Nesta perspectiva, resta claro que, havendo necessidade de dilação probatória diversa da prova documental para que seja decidido o pedido de habilitação, o processo deverá ser julgado extinto sem resolução do mérito em razão da complexidade da instrução que se revela incompatível com os princípios que orientam o procedimento dos Juizados Especiais Cíveis. Especialmente o da celeridade.

Sugere-se que, com a mudança do procedimento da habilitação após a entrada em vigor do Novo Código de Processo Civil, que passa a ser decidido por sentença em qualquer hipótese, o Art. 51, V, da Lei 9.099/95 seja interpretado em consonância com a Lei 13.105/15 sem, no entanto, desprezar os princípios que orientam os Juizados Especiais Cíveis.

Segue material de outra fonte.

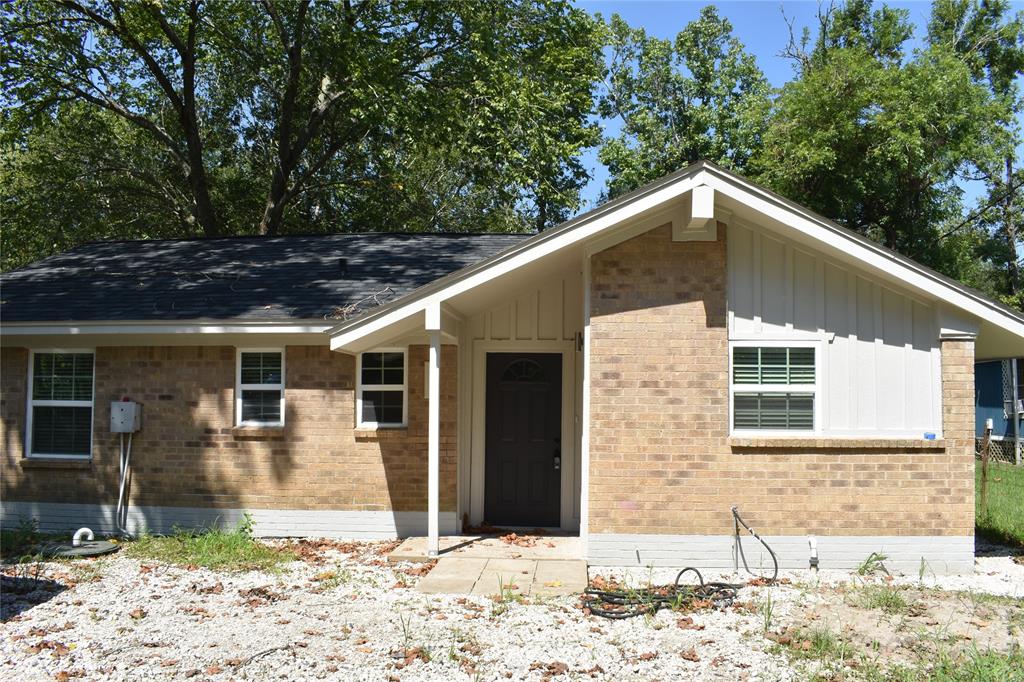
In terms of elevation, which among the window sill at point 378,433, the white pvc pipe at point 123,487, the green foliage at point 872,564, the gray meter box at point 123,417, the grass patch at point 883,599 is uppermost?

Neste diapasão, a leitura a se fazer do Art. 51, V, da Lei 9.099/95 deve ser a de extinção do processo sem resolução do mérito se a habilitação não for requerida no prazo de 30 dias do falecimento da parte ou, sendo requerida tempestivamente, haja a necessidade de dilação probatória diversa da documental, cuja complexidade se revela incompatível com os princípios que regem os Juizados Especiais.


Bibliografia

Hartmann, Rodolfo Kronemberg. Curso completo do novo processo civil 4. ed – Niterói, RJ: Impetus, 2017.

Chimenti, Ricardo Cunha. Teoria e prática dos juizados especiais cíveis estaduais e federais (Lei n. 9.099/95, parte geral e parte cível, comentada artigo por artigo em conjunto com a Lei dos Juizados Especiais Federais, Lei n. 10.259/2001) – 9. ed. Ver. e atual. – São Paulo: Saraiva, 2007.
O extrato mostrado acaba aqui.